Delirium wrote:
I certainly hope it can be done in a reasonable way, but I'm wondering if there's been any thought as to how to differentiate this from Indymedia? From what I can tell, Indymedia does use bylined reporters for many of its articles, but they still end up generally being, well, not very neutral. Hopefully Wikinews would end up rather more credible than Indymedia, but how to ensure that?
I think these are reasonable questions, and I also think that there are reasonable answers to them.
The core answer is: wiki. By removing an ethos of "individual ownership" over particular articles, and replacing it with an ethos of "consensus", the sharpest edges of bias get worn down very quickly.
But somehow it seems like it'll naturally attract more of the other sort of people---activists who are reporting with a particular agenda in mind. That tends to lead to the facts being arranged to fit the pre-held agenda, rather than the other way around...

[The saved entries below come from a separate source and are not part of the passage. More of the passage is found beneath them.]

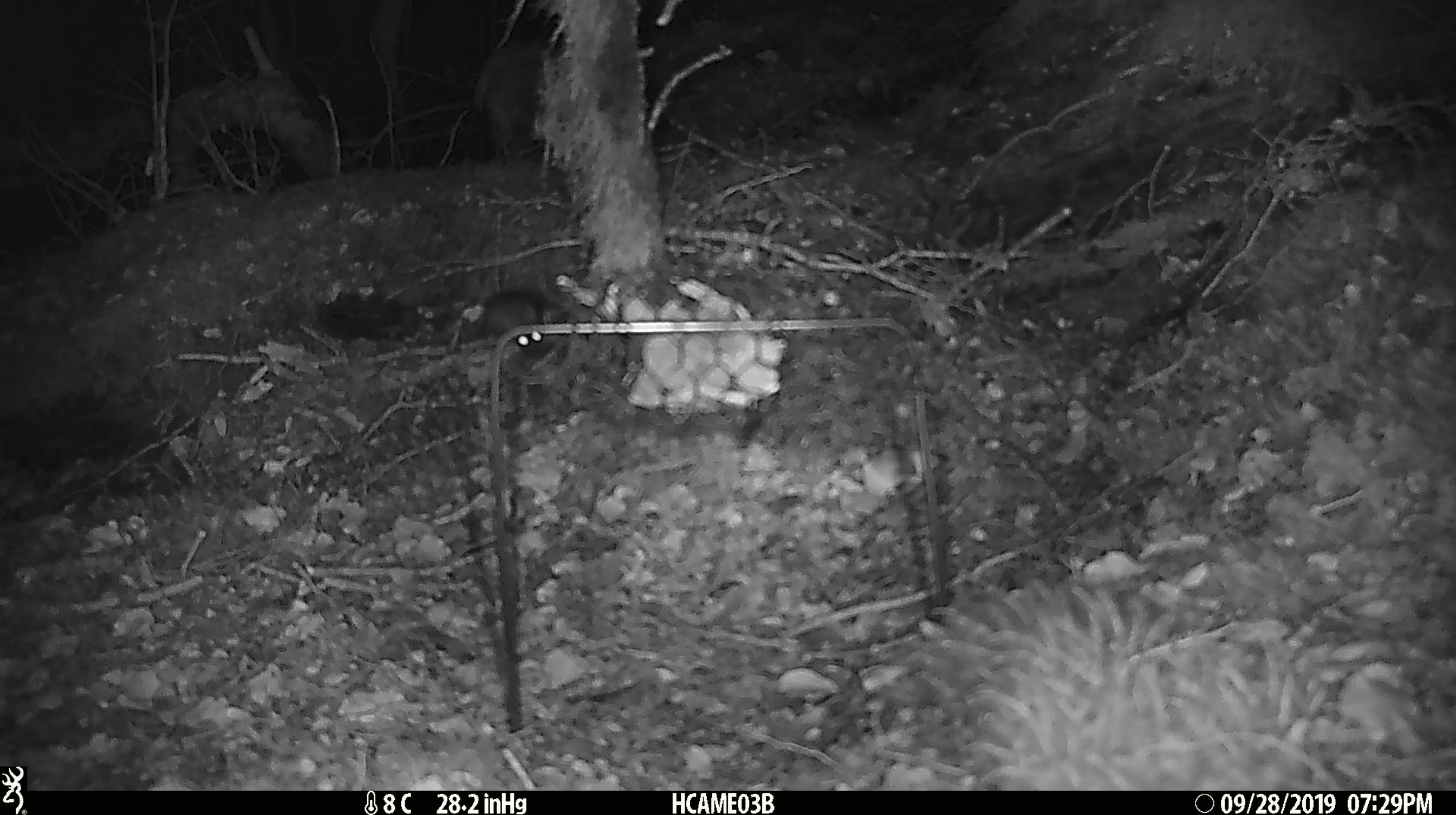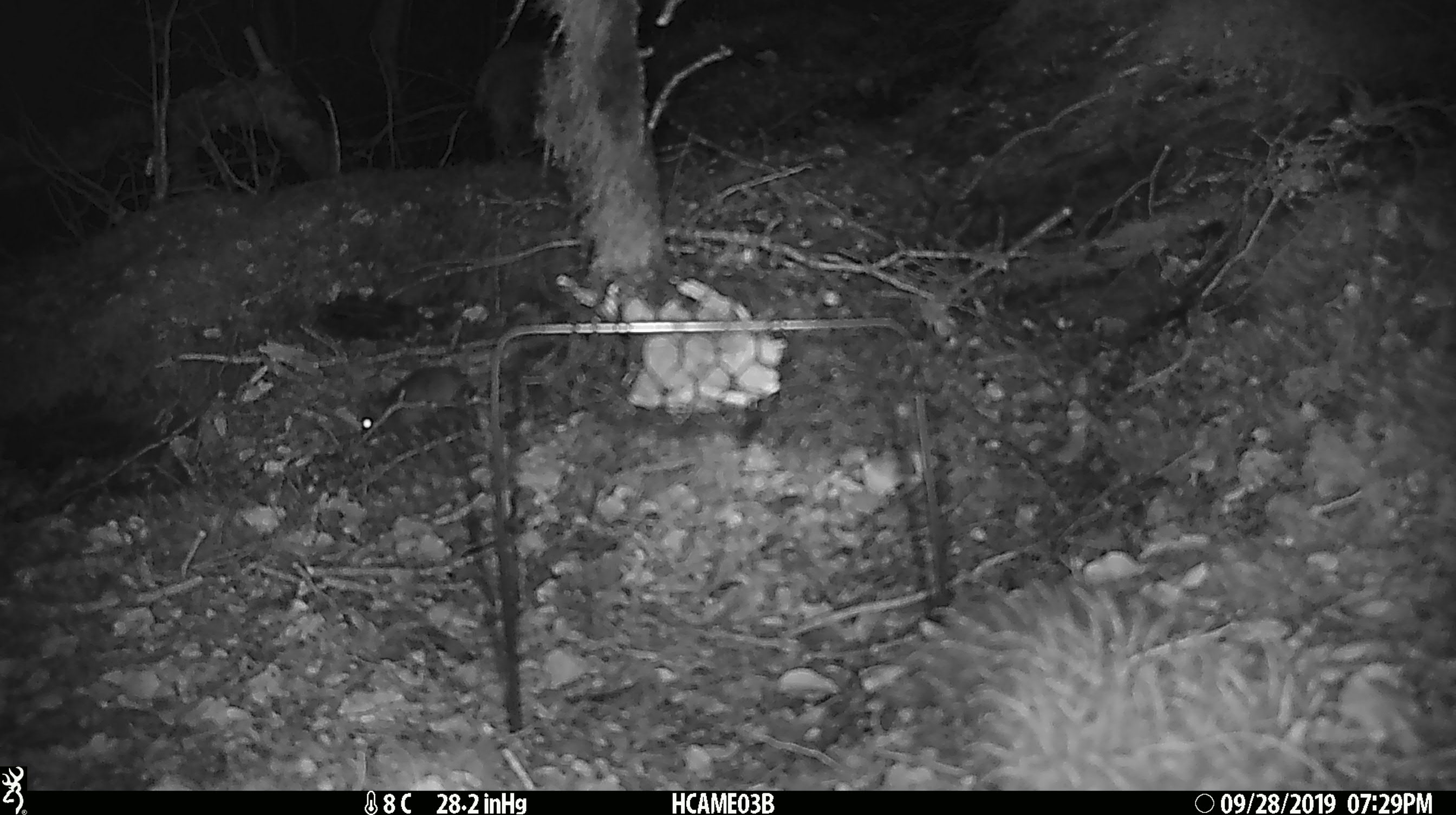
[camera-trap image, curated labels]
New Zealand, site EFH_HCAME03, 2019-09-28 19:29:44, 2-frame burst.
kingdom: Animalia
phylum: Chordata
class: Mammalia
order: Rodentia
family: Muridae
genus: Mus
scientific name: Mus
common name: mouse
Mouse (Mus).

This is entirely possible, but of course, the same can be said of wikipedia, and it is in fact a problem for us (though not terribly much so, most of the time). We have cases where activists camp out on articles and make it quite difficult for alternative perspectives to balance the presentation -- but even so, we still manage to be better in these cases than virtually all other sources.
We live in an era when citizens have to decide which part of the media is more dishonest: organizations like Fox News, which have dropped all pretense of neutrality, or organizations like the New York Times or CBS News, which have dropped the neutrality but kept the pretense.
It would be hard to be much worse than what routinely passes for journalism these days. And I think if we try, we can be a lot better.